-- Start TASK INPUTS --

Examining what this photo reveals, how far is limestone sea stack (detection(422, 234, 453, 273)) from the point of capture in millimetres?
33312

-- End TASK INPUTS --
-- Start TASK INPUTS --

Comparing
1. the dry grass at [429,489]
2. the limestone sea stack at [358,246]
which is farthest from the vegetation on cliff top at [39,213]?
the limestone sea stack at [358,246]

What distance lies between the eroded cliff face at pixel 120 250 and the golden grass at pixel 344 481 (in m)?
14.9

-- End TASK INPUTS --

Show each line of the entries above that contains the string "limestone". Matching is case-sensitive.

Examining what this photo reveals, how far is limestone sea stack (detection(422, 234, 453, 273)) from the point of capture in millimetres?
2. the limestone sea stack at [358,246]
the limestone sea stack at [358,246]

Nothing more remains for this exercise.